=== WHAT YOU HAVE TO DO ===
Please show each line below that contains the string "instances". Case counts.

=== INFORMATION SHOWN ===
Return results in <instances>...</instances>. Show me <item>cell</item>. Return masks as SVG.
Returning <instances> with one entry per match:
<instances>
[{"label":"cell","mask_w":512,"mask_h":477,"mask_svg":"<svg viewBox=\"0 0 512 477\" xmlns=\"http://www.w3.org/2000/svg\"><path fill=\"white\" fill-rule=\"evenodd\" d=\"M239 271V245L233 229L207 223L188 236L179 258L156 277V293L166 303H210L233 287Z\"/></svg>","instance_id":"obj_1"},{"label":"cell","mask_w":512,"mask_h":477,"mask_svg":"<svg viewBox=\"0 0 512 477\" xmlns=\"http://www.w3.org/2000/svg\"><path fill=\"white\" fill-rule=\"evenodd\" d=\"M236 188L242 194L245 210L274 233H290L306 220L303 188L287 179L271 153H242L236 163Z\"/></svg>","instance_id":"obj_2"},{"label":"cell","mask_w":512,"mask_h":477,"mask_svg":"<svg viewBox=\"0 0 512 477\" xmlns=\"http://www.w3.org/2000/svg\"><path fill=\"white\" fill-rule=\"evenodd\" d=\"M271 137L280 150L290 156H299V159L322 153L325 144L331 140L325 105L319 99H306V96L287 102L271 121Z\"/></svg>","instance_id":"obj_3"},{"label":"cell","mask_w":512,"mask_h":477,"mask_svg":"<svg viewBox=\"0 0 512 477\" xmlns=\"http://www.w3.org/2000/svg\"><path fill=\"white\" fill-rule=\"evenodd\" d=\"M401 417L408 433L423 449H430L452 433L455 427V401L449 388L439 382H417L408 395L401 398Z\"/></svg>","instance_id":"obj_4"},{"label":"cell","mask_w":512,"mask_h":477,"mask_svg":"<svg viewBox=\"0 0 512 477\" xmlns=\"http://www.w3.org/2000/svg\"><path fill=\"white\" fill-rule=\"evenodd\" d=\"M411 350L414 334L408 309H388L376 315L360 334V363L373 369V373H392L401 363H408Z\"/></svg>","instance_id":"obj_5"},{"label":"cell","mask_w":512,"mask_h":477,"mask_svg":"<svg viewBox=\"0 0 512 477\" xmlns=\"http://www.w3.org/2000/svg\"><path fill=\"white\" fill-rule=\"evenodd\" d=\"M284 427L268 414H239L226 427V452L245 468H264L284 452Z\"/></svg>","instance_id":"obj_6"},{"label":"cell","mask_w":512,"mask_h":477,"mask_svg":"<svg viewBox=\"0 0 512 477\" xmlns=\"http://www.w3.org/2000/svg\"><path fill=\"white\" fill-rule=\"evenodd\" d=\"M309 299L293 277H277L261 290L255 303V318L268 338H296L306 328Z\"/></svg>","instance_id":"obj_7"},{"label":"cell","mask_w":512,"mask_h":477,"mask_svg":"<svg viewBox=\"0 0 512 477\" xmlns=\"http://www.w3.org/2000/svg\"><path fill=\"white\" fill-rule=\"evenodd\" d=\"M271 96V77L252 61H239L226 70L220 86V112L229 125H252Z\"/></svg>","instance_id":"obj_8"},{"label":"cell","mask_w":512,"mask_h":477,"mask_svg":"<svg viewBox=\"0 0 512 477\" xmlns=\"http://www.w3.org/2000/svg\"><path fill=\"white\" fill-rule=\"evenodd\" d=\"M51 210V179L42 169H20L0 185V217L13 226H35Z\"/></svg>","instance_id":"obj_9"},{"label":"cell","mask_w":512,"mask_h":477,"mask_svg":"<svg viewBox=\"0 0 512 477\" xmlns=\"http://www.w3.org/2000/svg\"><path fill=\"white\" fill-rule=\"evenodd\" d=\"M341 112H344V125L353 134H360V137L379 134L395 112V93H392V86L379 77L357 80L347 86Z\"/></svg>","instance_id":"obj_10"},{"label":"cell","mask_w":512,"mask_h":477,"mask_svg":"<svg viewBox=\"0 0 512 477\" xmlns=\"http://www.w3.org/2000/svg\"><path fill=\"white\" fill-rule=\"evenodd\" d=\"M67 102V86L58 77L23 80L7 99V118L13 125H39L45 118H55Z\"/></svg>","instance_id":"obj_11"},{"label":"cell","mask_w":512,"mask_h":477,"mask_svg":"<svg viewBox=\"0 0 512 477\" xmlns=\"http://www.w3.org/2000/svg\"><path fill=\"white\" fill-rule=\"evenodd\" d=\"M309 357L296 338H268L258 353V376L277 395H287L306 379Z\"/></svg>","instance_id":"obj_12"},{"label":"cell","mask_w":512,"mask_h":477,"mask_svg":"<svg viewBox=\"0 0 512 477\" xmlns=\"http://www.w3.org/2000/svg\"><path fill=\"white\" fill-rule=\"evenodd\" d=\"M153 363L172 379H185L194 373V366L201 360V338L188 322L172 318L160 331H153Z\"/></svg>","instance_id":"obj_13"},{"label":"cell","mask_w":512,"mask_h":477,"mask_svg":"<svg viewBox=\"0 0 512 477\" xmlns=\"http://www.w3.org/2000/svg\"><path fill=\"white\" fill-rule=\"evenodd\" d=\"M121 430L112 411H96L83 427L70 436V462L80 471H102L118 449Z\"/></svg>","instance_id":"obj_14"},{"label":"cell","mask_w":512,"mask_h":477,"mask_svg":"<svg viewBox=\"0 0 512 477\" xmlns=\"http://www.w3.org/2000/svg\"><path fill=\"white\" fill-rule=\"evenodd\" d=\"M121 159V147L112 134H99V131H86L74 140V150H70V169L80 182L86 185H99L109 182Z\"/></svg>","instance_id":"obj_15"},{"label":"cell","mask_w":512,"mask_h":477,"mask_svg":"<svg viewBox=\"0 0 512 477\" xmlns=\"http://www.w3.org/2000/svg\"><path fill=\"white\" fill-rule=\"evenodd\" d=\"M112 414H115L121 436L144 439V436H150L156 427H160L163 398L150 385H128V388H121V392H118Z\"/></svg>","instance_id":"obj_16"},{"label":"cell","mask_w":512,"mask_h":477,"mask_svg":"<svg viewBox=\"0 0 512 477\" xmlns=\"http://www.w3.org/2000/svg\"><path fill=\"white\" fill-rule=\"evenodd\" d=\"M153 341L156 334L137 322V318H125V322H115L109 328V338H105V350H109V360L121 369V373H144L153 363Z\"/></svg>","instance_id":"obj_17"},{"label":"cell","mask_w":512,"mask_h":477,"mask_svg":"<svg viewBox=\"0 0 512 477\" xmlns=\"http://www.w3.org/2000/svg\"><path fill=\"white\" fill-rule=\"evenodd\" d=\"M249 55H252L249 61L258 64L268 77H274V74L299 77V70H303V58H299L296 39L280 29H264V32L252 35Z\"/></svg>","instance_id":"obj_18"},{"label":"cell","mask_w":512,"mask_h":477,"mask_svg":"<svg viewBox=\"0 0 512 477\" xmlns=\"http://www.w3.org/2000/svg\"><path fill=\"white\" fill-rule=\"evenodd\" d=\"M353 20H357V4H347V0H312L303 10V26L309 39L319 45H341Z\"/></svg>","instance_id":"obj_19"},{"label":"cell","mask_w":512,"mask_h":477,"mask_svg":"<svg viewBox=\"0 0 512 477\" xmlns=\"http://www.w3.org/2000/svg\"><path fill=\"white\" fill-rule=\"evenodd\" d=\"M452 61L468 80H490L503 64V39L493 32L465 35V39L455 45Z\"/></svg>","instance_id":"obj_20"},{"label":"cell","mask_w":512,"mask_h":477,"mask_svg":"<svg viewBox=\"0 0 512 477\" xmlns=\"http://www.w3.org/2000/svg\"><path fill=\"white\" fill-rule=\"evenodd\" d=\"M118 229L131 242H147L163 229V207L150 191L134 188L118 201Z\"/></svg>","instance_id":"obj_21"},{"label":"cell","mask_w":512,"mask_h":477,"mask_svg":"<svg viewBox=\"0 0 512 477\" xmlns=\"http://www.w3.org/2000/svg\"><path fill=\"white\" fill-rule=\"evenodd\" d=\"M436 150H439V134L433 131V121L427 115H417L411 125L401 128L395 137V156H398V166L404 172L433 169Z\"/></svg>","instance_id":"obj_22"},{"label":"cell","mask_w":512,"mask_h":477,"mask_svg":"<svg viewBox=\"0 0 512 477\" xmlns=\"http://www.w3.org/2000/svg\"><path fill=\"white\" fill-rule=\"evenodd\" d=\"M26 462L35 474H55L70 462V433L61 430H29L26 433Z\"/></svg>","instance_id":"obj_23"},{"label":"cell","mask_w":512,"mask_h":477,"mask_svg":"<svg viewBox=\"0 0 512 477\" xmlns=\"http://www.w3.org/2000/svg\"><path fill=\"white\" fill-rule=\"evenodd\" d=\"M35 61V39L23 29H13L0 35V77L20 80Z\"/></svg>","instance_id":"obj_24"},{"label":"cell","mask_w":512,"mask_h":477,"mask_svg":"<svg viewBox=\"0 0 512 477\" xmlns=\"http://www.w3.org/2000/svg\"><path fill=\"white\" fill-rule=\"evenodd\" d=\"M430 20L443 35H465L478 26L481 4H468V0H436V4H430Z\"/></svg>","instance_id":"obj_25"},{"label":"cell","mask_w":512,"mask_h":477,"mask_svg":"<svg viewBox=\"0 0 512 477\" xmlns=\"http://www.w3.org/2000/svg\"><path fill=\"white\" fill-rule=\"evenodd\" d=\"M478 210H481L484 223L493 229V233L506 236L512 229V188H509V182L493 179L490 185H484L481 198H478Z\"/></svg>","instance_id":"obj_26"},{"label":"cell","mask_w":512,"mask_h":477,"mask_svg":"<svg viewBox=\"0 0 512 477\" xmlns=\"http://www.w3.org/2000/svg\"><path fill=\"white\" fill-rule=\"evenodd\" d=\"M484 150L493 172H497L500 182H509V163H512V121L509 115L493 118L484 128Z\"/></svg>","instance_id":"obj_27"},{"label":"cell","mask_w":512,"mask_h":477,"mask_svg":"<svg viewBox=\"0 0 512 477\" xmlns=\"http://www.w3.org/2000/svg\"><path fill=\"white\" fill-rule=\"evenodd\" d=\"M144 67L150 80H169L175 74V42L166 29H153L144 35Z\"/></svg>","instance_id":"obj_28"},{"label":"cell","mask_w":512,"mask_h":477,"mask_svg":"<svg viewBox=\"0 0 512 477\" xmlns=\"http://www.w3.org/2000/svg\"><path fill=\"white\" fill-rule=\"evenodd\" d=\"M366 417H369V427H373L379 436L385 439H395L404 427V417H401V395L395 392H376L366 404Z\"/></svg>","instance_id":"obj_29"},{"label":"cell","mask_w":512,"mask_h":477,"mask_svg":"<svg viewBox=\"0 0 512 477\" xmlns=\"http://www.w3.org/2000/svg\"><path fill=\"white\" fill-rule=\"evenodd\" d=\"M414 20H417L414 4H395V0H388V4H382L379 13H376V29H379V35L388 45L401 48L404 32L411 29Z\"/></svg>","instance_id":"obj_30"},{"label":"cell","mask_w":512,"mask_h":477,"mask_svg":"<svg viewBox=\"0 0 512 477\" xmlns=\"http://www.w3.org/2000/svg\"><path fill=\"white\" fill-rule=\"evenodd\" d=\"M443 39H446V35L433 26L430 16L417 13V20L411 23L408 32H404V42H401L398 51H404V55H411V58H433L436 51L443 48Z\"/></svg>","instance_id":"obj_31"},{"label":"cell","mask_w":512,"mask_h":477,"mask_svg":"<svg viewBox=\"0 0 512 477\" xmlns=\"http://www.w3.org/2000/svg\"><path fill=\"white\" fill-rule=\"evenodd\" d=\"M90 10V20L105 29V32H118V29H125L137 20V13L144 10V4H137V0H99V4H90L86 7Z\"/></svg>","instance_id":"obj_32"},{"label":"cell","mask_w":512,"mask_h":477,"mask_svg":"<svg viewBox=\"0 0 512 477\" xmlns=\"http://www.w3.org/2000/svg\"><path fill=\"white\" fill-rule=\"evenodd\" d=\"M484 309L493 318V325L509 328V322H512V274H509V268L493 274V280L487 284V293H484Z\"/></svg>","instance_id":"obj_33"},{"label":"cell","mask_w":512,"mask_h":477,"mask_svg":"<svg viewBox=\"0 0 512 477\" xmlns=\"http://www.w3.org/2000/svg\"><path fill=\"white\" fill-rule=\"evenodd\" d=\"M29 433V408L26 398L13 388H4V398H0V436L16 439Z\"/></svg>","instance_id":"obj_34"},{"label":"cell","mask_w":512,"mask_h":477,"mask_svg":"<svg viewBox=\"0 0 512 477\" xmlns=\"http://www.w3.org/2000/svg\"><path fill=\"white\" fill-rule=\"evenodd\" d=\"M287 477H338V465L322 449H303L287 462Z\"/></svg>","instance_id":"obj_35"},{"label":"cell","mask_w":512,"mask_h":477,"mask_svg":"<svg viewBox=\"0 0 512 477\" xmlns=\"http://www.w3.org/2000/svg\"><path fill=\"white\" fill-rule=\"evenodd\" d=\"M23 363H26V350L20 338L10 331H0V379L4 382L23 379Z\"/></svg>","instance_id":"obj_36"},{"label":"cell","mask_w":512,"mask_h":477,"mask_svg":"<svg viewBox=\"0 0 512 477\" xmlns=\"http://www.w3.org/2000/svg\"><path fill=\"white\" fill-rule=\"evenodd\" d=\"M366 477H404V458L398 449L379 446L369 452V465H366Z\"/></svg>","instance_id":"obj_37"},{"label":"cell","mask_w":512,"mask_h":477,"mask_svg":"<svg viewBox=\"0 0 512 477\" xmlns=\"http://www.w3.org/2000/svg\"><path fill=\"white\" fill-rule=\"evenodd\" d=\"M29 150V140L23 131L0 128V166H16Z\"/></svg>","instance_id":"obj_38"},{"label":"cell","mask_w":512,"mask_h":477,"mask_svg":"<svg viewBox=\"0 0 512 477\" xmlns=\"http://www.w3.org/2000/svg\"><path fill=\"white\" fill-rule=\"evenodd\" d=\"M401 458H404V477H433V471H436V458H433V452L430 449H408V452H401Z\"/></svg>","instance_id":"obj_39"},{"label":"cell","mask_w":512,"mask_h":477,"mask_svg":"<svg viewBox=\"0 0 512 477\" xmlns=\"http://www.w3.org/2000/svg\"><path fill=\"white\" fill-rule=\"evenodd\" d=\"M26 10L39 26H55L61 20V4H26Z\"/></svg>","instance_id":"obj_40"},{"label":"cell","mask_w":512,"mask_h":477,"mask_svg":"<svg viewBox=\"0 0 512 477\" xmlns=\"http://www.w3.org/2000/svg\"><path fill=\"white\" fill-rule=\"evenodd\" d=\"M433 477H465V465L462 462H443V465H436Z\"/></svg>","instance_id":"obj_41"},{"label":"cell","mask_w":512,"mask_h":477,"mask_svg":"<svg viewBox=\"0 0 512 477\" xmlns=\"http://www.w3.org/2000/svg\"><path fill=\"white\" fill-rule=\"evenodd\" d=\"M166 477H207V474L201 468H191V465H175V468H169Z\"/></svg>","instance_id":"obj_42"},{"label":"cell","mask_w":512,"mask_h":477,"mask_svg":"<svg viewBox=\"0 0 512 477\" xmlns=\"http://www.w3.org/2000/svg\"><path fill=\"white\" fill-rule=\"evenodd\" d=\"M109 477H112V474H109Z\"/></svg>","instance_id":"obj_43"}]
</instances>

=== EXERCISE ANSWER ===
Return results in <instances>...</instances>. Show me <item>cell</item>. Return masks as SVG.
Returning <instances> with one entry per match:
<instances>
</instances>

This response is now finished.